(Exercise objective)
All that is needed is each line of the entries holding the word "infection", copied as it stands.
::: Information
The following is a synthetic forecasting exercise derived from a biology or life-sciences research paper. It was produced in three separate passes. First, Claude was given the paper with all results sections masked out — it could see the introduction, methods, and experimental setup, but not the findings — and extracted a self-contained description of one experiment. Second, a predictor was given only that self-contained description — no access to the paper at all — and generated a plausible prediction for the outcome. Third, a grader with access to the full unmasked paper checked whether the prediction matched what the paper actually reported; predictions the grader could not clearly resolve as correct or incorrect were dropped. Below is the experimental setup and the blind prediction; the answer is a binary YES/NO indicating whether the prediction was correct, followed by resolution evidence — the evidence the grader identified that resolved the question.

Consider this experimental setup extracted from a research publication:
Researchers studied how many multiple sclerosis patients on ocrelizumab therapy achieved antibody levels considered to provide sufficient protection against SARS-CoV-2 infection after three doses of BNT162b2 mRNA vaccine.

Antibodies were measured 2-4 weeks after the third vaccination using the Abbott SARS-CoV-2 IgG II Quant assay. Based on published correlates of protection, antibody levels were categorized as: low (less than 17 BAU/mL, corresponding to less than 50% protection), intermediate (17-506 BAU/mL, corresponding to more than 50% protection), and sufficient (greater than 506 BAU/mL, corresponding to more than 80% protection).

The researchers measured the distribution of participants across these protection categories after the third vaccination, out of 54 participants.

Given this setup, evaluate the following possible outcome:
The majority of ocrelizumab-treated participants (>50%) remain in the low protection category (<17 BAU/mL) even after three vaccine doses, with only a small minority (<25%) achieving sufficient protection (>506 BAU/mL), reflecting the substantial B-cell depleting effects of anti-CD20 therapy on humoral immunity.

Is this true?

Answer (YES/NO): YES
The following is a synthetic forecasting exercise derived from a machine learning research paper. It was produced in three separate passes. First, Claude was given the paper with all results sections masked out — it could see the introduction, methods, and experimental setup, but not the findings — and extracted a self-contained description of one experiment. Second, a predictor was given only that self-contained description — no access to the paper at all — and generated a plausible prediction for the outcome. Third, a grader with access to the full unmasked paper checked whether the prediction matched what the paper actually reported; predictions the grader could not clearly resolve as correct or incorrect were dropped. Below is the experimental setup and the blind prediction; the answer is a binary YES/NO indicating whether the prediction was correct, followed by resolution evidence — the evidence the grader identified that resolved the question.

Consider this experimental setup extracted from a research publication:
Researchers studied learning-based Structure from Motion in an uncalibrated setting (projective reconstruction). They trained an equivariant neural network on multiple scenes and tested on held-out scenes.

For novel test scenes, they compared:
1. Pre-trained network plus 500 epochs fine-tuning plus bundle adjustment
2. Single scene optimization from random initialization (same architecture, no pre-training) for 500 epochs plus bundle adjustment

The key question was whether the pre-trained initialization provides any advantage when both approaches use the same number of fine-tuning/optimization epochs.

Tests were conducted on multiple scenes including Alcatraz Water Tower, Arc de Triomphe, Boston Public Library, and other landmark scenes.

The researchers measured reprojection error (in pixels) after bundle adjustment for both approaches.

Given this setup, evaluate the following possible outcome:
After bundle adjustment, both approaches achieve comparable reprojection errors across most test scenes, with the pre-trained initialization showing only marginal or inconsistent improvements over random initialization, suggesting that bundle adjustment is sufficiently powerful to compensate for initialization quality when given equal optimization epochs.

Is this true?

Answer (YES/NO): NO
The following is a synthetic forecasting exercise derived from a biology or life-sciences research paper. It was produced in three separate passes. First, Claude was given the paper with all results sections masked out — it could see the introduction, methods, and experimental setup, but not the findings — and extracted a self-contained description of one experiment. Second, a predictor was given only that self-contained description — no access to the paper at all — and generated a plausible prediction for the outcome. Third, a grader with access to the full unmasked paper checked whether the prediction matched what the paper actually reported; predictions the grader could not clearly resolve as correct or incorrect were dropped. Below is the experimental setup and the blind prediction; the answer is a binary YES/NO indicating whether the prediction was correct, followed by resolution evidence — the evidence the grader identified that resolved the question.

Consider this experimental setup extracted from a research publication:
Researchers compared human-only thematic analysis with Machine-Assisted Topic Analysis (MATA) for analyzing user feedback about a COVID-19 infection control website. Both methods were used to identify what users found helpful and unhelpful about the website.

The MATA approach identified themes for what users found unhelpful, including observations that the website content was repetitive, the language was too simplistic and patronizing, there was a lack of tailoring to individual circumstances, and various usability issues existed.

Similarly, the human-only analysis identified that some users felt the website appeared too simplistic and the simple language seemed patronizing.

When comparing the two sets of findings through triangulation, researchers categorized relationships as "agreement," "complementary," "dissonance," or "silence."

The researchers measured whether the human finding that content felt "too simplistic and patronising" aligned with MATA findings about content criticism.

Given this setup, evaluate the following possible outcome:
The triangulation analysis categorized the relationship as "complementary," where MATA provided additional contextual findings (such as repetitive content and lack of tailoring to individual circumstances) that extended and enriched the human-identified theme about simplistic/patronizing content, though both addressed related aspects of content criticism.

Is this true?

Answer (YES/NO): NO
::::::
::: Information
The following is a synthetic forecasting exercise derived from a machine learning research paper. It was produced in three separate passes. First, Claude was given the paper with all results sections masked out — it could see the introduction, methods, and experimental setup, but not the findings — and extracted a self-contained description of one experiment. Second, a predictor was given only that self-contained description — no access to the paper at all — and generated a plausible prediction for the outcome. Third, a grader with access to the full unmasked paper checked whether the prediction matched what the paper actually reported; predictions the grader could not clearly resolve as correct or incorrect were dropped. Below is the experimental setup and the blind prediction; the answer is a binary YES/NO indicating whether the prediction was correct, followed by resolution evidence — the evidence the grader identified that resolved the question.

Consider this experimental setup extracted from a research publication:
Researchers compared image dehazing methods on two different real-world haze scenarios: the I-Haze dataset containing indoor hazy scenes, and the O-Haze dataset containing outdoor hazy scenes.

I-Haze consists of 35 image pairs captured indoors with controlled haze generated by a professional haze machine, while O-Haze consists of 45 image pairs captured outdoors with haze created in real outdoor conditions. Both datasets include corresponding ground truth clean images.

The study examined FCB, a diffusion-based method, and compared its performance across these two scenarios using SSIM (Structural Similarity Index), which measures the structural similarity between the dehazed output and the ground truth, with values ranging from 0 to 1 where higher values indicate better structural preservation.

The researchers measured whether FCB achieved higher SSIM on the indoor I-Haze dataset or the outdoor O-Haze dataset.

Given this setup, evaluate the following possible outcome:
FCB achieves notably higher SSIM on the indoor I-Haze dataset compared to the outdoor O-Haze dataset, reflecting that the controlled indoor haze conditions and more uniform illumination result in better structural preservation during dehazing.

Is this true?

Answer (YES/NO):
::::::
(Your solution)
Researchers studied how many multiple sclerosis patients on ocrelizumab therapy achieved antibody levels considered to provide sufficient protection against SARS-CoV-2 infection after three doses of BNT162b2 mRNA vaccine.
Researchers compared human-only thematic analysis with Machine-Assisted Topic Analysis (MATA) for analyzing user feedback about a COVID-19 infection control website. Both methods were used to identify what users found helpful and unhelpful about the website.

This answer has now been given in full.